Albert Brooks: The hilarious futurist

Please don’t hate Albert Brooks because he’s brilliant and hilarious, and don’t be intimidated by his intelligence.


Whatever Brooks wants to riff on or write about, even if his next movie entirely takes place in the Q-Tip industry, it’s sure to be singularly hilarious and brilliant. 



You can imagine Brooks trying to pitch that in a meeting, it would probably be similar to his pitch to the casino owner in Lost In America where he begs for his money back: “As the boldest experiment in advertising, give us our money back! Think of the publicity! The Desert Inn has heart!”

 

Brooks also proved to be a bit of a futurist with his first film, Real Life, which was his comedic take on the original reality TV show, An American Family, and it also had a hilarious 3D trailer, which of course didn’t provide glasses for the audience, but like he said in the coming attraction, just borrow some red and blue cellophane from the person next to you.

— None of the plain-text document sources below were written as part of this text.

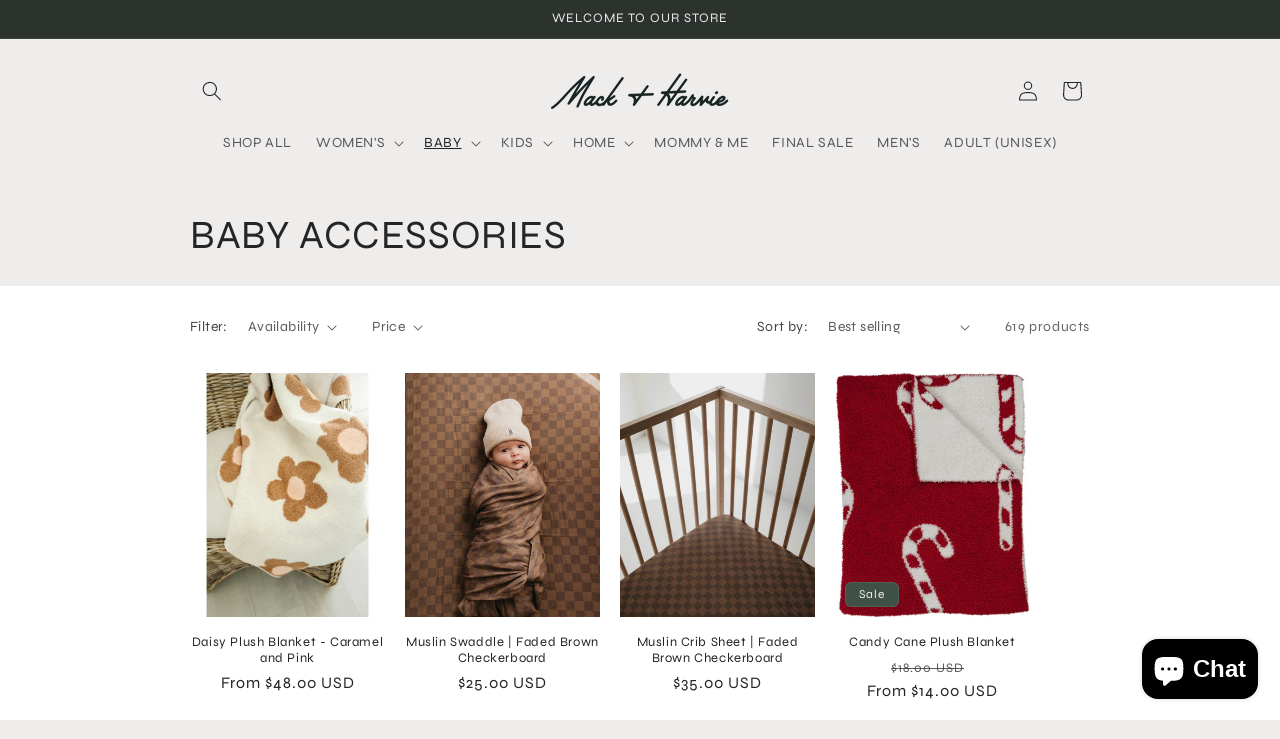

--- FILE ---
content_type: text/html; charset=utf-8
request_url: https://www.mackandharvie.com/apps/reviews/collections?url=https:/www.mackandharvie.com/collections/baby-accessories-1
body_size: -21
content:
 [ { "@context": "http://schema.org", "@type": "OfferCatalog", "mainEntityOfPage": { "@type": "WebPage", "@id": "https://www.mackandharvie.com/collections/baby-accessories-1#webpage_sp_schemaplus" }, "description": "", "name": "BABY ACCESSORIES", "url": "https://www.mackandharvie.com/collections/baby-accessories-1",   "image": "https://www.mackandharvie.com/cdn/shop/collections/baby-accessories-199985.jpg?v=1750439156",   "numberOfItems": "619" }     , { "@context": "http://schema.org", "@type": "BreadcrumbList", "name": "Mack \u0026amp; Harvie  Breadcrumbs Schema by SchemaPlus", "itemListElement": [ { "@type": "ListItem", "position": 1, "item": { "@id": "https://www.mackandharvie.com/collections", "name": "Collections" } }, { "@type": "ListItem", "position": 2, "item": { "@id": "https://www.mackandharvie.com/collections/baby-accessories-1#breadcrumb_sp_schemaplus", "name": "BABY ACCESSORIES" } }   ] }   ]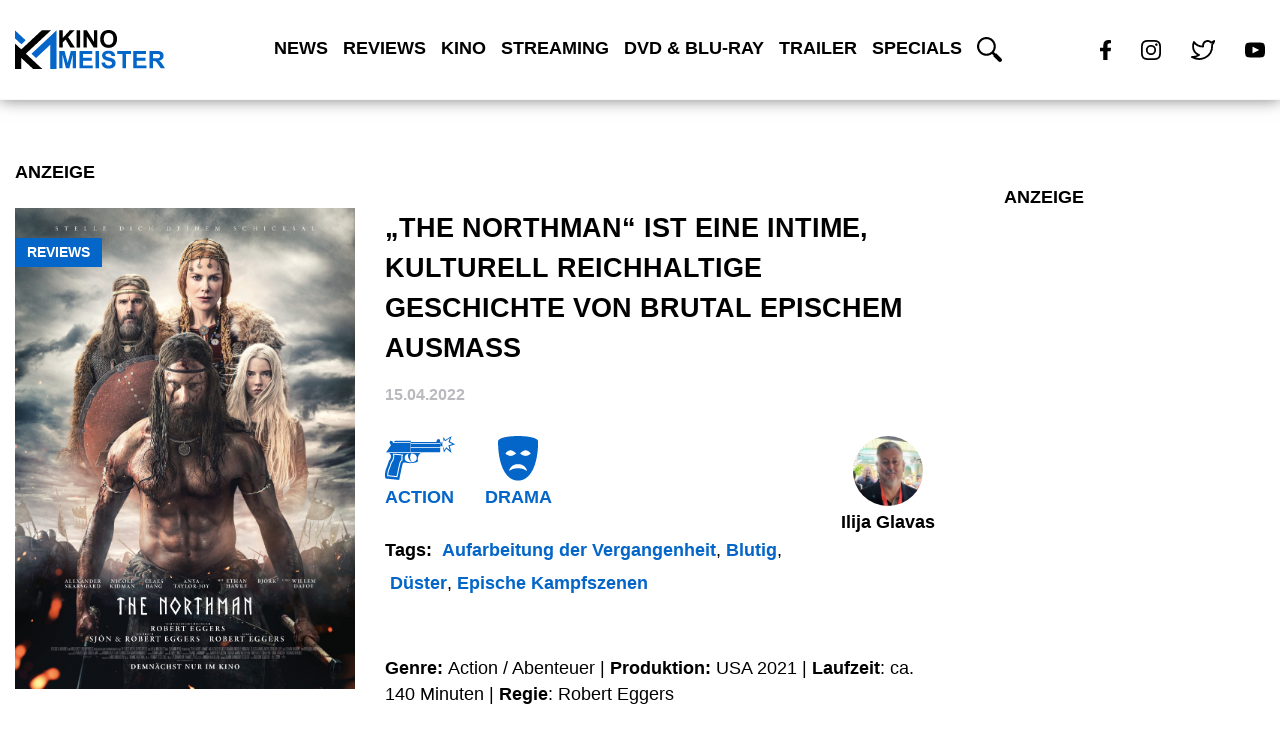

--- FILE ---
content_type: text/html; charset=utf-8
request_url: https://www.google.com/recaptcha/api2/aframe
body_size: 266
content:
<!DOCTYPE HTML><html><head><meta http-equiv="content-type" content="text/html; charset=UTF-8"></head><body><script nonce="nXweR6HI7WIs90MobTgfaw">/** Anti-fraud and anti-abuse applications only. See google.com/recaptcha */ try{var clients={'sodar':'https://pagead2.googlesyndication.com/pagead/sodar?'};window.addEventListener("message",function(a){try{if(a.source===window.parent){var b=JSON.parse(a.data);var c=clients[b['id']];if(c){var d=document.createElement('img');d.src=c+b['params']+'&rc='+(localStorage.getItem("rc::a")?sessionStorage.getItem("rc::b"):"");window.document.body.appendChild(d);sessionStorage.setItem("rc::e",parseInt(sessionStorage.getItem("rc::e")||0)+1);localStorage.setItem("rc::h",'1769292160952');}}}catch(b){}});window.parent.postMessage("_grecaptcha_ready", "*");}catch(b){}</script></body></html>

Way back in ’79, Brooks told the L.A. Times that what he made fun of in Real Life is “a subject that’s really just beginning. There are kids running around today with camera filming everything that goes on…Intrusion is really one of the themes of the movie.”

 

Brooks doesn’t make movies as often as his fans would like, he’s spent a lot of time raising money for his films, more time than he would have liked, so he’s enjoyed taking acting roles more (you’ll recognize him as the voice of Marlin in Finding Nemo), and now he’s written his first novel, Twenty Thirty: The Real Story of What Happens to America.

 

Published by St. Martin’s Press, this is a novel about the future, and in Brooks’s vision of 2030, we finally have a cure for cancer, we’re living longer than ever, but the economy is still in the toilet, and we’re hit by a 9.1 earthquake. We’re looking to China to bail us out, but only if they get co-ownership of L.A. in the deal.

 
Publishers Weekly called a “smart surprisingly serious debut…like something from the imagination of a borscht belt H.G. Wells.” 

The Boston Globe has called It “an inspired work of social science fiction,” and The New York Times has called it “often ingenious.”

 

The fact that it’s more serious than people would expect from Albert Brooks is definitely surprising, but the fact that it’s very intelligent, and could prove somewhat prophetic definitely shouldn’t surprise anyone, especially fans of Brooks who also find him “often ingenious” as well.